The bullet would have been badly deformed and traveling slowly after passing through her skull. Not enough punch left for the hardwood shelving or concrete wall in the back of the room. He concentrated on the clothing racks just behind her.
There was a mist of red over a carousel of white blouses, spreading in an ever-widening cone away from the body. He followed its path to several neat stacks of oatmeal-colored turtlenecks and stood over them. He crouched and surveyed each one until at last he shone his light on the telltale gray mark on a folded edge.
He looked at it more closely from both sides and then lay on his back and looked up at it. Finally he knelt and lifted the sweater with his pen. The slug was lying between two sweaters in perfect condition. It could not have been the head shot. One of the rounds in her torso must have passed through without meeting bone or sinew.
“I’ve got a bullet,” he yelled, pointing down to the stack of sweaters. The technician who kept on dusting nodded in acknowledgment.
Payne propped the sweater up with his pen so the bullet was visible and walked to the front of the store to talk with the owner.
Once they were finally able to open the safe, Carmela found the day’s cash and credit card deposits as well as checks and voids balanced out in Susan’s handwriting. There was even a petty-cash box with three hundred dollars and a book of business checks.
In fact, the only thing that seemed to be missing was the tape from the security camera, but that turned up later in th
e pocket of a new employee’s coat. Her name was Shakra.
Of one thing he was now certain. Robbery wasn’t the motive. Whatever had happened here was personal. He needed to talk to the husband.
The phone rang, and Carmela snatched it up without thinking.
She was a handsome specimen of a woman, Payne thought, and successful, too. An article Payne had perused in some magazine mentioned that she had stores in Boca, Boston, and Washington, D.C., and was moving into the gentlemen’s market.
Carmela’s hair and makeup appeared to be perfect, even though she’d been called out in the middle of the night.
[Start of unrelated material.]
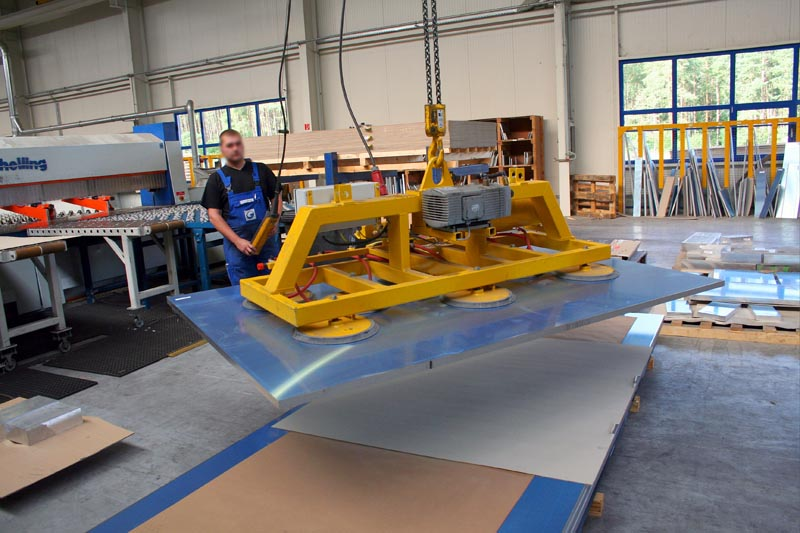 Vacuum lifter 8001-H2000 in operation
She had a presence about her; it was easy to see how she connected so well to the elite.
But the beautiful face began to disintegrate when she pressed the phone to her ear. Her lips trembled, her eyes lost their luster, and her face took on that vacant look he’d seen so many times before. Payne could hear a voice calling out to her, a man’s voice on the other end of the line. “Hello…Hello…” Payne reached out and took the set from her hand and found William Paxton on the other end.
He spoke softly to the husband, telling him to put the uniformed policeman who was sitting with him on the line. He knew it was going to be a long hard day in that house and that tomorrow, when the realization set in, things would be even worse.
He spoke to the officer, then pushed the button to disconnect and dialed 911 for an ambulance. Carmela might be one cool lady in her element, but this wasn’t it. He watched her lips turn blue as he put his coat around her. Carmela was going into shock.
A collage of glossy photos thumbtacked to the wall showed people around a birthday cake; a group at a summer picnic in shorts and polo shirts; three women—one of them Carmela, another Susan—drinking champagne on a boat. It was easy to tell who Susan was in the pictures. Susan, with her bronzy complexion and big wide eyes, wore no makeup and let her hair fall straight. Even at forty-something, Susan looked happy and healthy.
But happiness was relative, and husbands and wives did run astray. Everyone had something to hide if you looked hard enough.